I’m surprised it’s actually full-grown. There’s no way! The dog could easily be he
ld in one palm.
“Dammit,” Jackie mutters, rifling around the bag. The small dog is sitting there with ease, completely fine with Jackie’s poking about. “Bella’s getting into my cigarettes.” Jackie tousles the fur on top of the small dog’s head. “No, no, Bella,” she scolds in a very even-keeled voice.
“What is it?” Lara asks, raising an inquisitive eyebrow.
“It’s a Teacup Yorkie,” Jackie says. “Cute, huh?”
Cute? It’s the most precious little Teacup Yorkie (and the only one, actually) I’ve ever seen,
“Adorable!” Robin says. She makes a motion to retrieve the fragile-looking dog from the bag, but Jenna sidles up again.
“Uhh, please,” Jenna shakes out. “Really. Store policy and all.”
Jackie tucks Bella back into the bag and says, “A gift from Andrew.” She sets her pack of cigarettes in her lap and arranges the bag so Bella can’t leap out.
“Is it all right for her to be in there?” I ask. “I mean, that’s a handbag, Jack.”
“Yeah, Bella’s got her blankie in there and everything.” Jackie’s expression becomes deadpan. “She’s super tiny, anyhow. How much room could she need?”
I give a “that’s true” face, and Jackie says, “It’s only her temporary carrier until the new one I ordered comes in. Did you know Louis makes a to-die-for dog carrier?”
“What doesn’t Louis make?” Robin says dismissively.

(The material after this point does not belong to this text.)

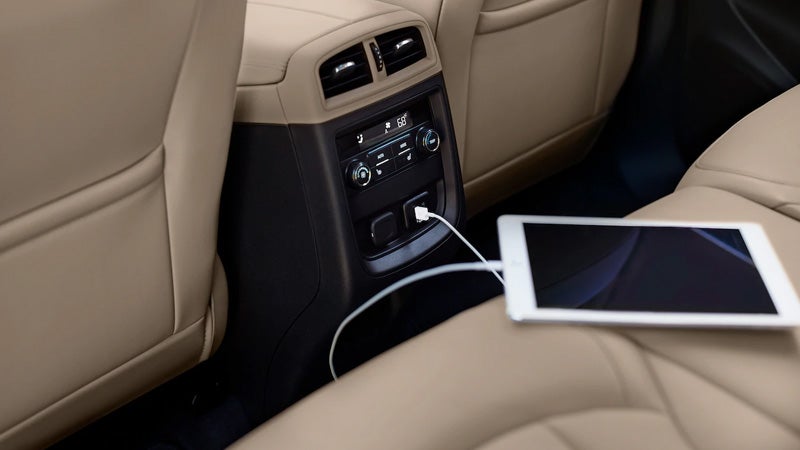 2019 Buick Envision phone charging | W-K Chevrolet Buick GMC in Sedalia MO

“That’s an interesting gift-choice…” Lara says. “Did you even want a dog?”
Jackie laughs as I turn back to Jenna, just after I take one quick look at myself in the tri-fold mirror and let Emily snap another photograph. “The gown. I’ll take it,” I tell Jenna in a low voice, as Jackie proceeds to tell the story about how she became a dog owner.
“So it’s like some kind of ‘fill the void’ gift?” Emily asks, perplexed. “Are you that lonely, Jack, that you need a pooch?”